If you are looking for ways to transfer your immovable assets, you have
three legal options: sale deed, gift deed and relinquishment deed.
However, you can’t pick one of them randomly as each of these instruments play
a specific role.
Sale deed
It is the most widely used means when we sell our property for
monetary consideration. Also known as transfer deed, a sale deed has
to be registered at the sub-registrar’s office, after which the property gets
transferred to the new owner. The person buying the property need not be
related to you.
Advantages: It is an easy and a fool-proof way to transfer a
property. A registered sale deed is a proof that you have sold your
property. It will help prevent forgeries and frauds as the transaction
information will be in the public domain.
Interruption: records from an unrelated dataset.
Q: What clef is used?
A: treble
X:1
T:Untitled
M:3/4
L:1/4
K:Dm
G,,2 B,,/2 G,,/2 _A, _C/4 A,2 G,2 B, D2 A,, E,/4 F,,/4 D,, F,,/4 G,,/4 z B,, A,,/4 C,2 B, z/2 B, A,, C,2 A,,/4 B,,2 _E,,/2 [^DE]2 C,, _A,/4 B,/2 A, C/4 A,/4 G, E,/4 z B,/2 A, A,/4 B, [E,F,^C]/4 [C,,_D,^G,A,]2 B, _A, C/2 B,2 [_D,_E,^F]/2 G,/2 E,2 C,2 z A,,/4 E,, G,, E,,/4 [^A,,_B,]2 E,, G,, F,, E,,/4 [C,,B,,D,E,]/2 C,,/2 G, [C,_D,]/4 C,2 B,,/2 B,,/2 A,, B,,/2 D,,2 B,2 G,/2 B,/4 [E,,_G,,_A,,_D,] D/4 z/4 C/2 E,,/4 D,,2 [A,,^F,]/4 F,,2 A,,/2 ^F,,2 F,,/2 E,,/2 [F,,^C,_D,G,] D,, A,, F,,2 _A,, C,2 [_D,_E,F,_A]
Limitations: The selling of property results in long and short-term
capital gains.
Gift deed
Under this deed, you can gift your immoveable and moveable property
without any exchange for money. To gift any immoveable property, all you have
to do is to draft a deed on a stamp paper, attested by two witnesses, and
register it with the registrar’s office. Section 17 of
the Registration Act, 1908, mandates that transfer of an immoveable
property should be registered, failing which it would become invalid. However,
one can gift moveable property such as jewellery or car without any
registration. The gift deed is irrevocable and the beneficiary is the
rightful owner after the deed has been transferred.
Advantages: There are no tax implications if you are gifting a
property to your relative. Here, a relative includes your spouse, sibling,
siblings of your spouse, siblings of your parents, etc.
Outside this, a property received by an individual will be taxable
if the stamp duty value of such a property received without
consideration exceeds Rs 50,000.
Limitations: Although a gift deed can’t be revoked, it can be
challenged in the court on the grounds of coercion or fraud.
Relinquishment deed
Advantages: A relinquishment deed allows seamless transfer if a
property is owned jointly. It is commonly used when a person dies without
leaving a will and the legal heirs end up inheriting the property.
Limitations: Tax laws put relinquishment under the head of
‘transfer’ and not gift. Hence, there are no tax benefits.